Without energy, the T cells first lose functions and then die, and the cancer continues to grow. However Dr. Ertl's team has been able to circumvent this problem by forcing T cells to use a different energy source than glucose.

They used fenofibrate because, as a cholesterol-lowering compound, the drug is a PPARa agonist. When PPARa is upregulated, cellular metabolism is switched from glycolysis to fatty acid oxidation or FAO.

This mechanism works to improve cholesterol levels in human patients, but for Dr. Ertl's purposes, the fenofibrate-induced switch to FAO provided T cells with a form of energy that cancer couldn't exploit -- which is how Dr.

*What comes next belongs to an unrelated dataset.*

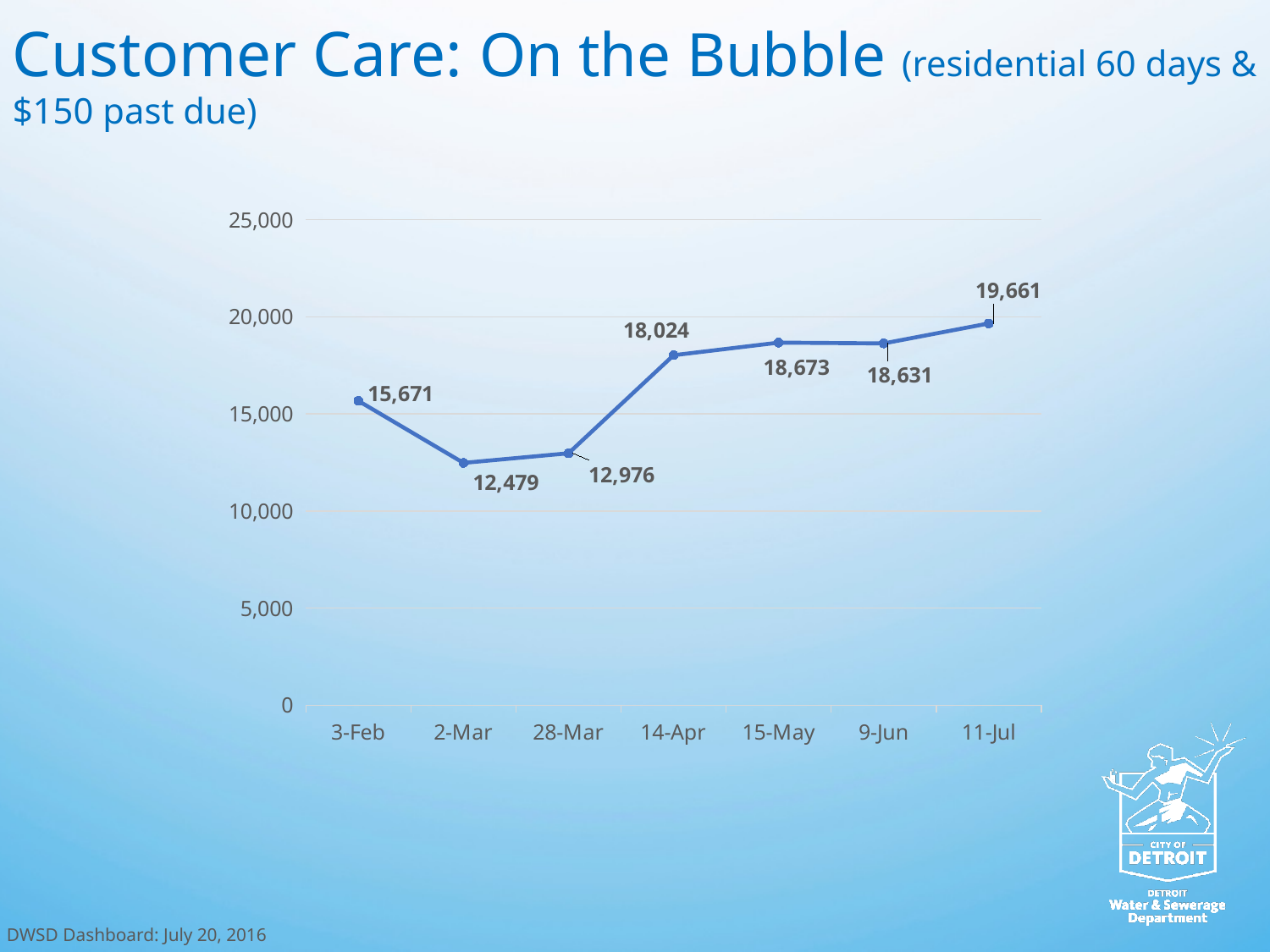
Which is larger, the value for 15-May or the value for 2-Mar? 15-May What is the difference between the values for 14-Apr and 28-Mar? 5,048 What is the value for 14-Apr? 18,024 How many data points are plotted on the chart? 7 Do the values rise or fall from 28-Mar to 11-Jul? rise Which date has the highest value? 11-Jul What is the difference between the values for 11-Jul and 3-Feb? 3,990 What kind of chart is shown on the slide? line chart Which date has the lowest value? 2-Mar Is the value for 9-Jun greater or less than 15,000? greater What is the value for 11-Jul? 19,661 What is the value for 3-Feb? 15,671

Ertl proved that fenofibrate has been able to boost the killing power of T cells deployed against cancerous cell lines.

In this paper, the authors wanted to see whether this kind of cancer-killing improvement would have similar effects when deployed against not just cancer cell lines but solid human tumour fragments -- a more challenging proposition.

The group treated T cells with fenofibrate, and the hypothesis held: Dr. Ertl's team watched the T cells treated with fenofibrate survive longer and kill more cancer in preclinical models with human solid tumour masses than the T cells that didn't receive the treatment.

"Treating T cells with fenofibrate before using them as a cancer treatment flips a switch of sorts in their metabolism," said Dr. Hildegund Ertl.

"Once that switch is flipped, T cells can destroy the cancer much more effectively. And we've confirmed that this holds for larger human tumour masses."

As a result of these findings, Dr. Ertl and her team think this intervention shows great promise for future anti-tumour therapies. "Melanoma is the most dangerous form of skin cancer. Anything we can do to chip away at the cancer and destroy more of it -- even a simple pre-treatment step like this one -- can make a world of difference."